→ READING TEXT
<<<<

Arnold Schwarzenegger and the Presidency

On the contrary, the Supreme Court directly overruled the House of Representatives in Powell v. McCormack, and found the House had acted improperly in refusing to seat (not impeach) a duly elected and qualified member. It was one of the most politically assertive rulings the Court has ever issued.

Japan was never under American “jurisdiction” in the sense we’re talking about here, including during the American occupation.

That’s not quite right. Political question doctrine includes executive-legislative conflict cases, but also cases on which there are no legal norms to apply (indeed the paradigmatic case–cited in nearly every PQ decision–is Luther v. Borden, which was about justiciability of a question when there were no legal norms to apply).

Here’s my post from the other thread:

Oh dear, you are quite right. I must have been looking at the appeals court opinion which did, in fact, reject the case for lack of justiciability.

Looking over the supreme court case, however, they do dwell on the question of whether this is a political decision, and finally decide that it is not. They say that the issue in the case is actually one of constitutional interpretation. More evidence, anyway, of my assertion (way back in post #5) that the SCOTUS would probably hear the Schwarzenegger case if ever it came before them.

The trouble with citing Luther v. Borden, 48 U.S. 1 (1849) is that the Court has basically reversed itself on the result in subsequent cases, even if the basis for its decision in Luther hasn’t been overturned. That is, while the court in Luther asserted that the issues in contention (an attempt by the citizens of a state to have a determination on the validity of the form of government of their state under the U.S. Constitution) were non-justiciable, those precise issues have been made justiciable in numerous cases under the 14th Amendment. So while technically such cases are non-justiciable, practically speaking they are valid cases now.

>>>>

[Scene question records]
<<<<

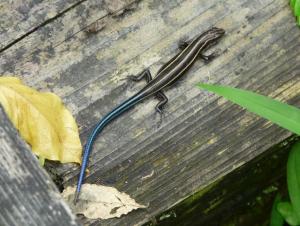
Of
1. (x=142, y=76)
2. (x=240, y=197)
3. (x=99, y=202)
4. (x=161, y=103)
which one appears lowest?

>>>>

→ TASK INSTRUCTIONS
**1.** Name each court or legislative body mentioned in the text on Schwarzenegger and the presidency, listing each only once.
**2.** Carry on the text about Schwarzenegger and the presidency from its last sentence.

→ TASK-BY-TASK OUTPUTS
**1.**
- The Supreme Court (also called the Court and SCOTUS)
- The House of Representatives
- The appeals court

**2.**
Still, the case you cite has to do with disputes between citizens of a state and their government. We are talking disputes at the federal level, and at that level, the “political question” issue is primarily one that directs its attention to the squabbles of the other two branches of government.

PQ is about whether a particular textual provision or power is committed to another branch and whether there are sufficient legal norms to be applied to it. In Luther, the theory was based on the Guarantee Clause. The court held that the Guarantee Clause is the province of Congress and that there are no legally enforceble norms attached to it. The Equal Protection Clause, on the other hand, does have legal norms and is not the exclusive province of Congress. So the fact that 14th amendment cases have addressed some of the issues discussed in Luther neither undermines Luther nor suggests that Luther is wrong in its interpretation of PQ.

The origin of political question is the Marbury model of judicial review. In it, the judge is supposed to apply objective, external legal norms to settle a dispute. When those legal norms don’t exist, there is no Marbury review. Of course, since we’re talking about judicial review, we are necessarily talking about the review of some part of government. So, naturally, there is always some branch of government in question. Given our system of separation of powers, it is often the case that this arises in a context of conflict. But conflict is not in any way inherent to the concept.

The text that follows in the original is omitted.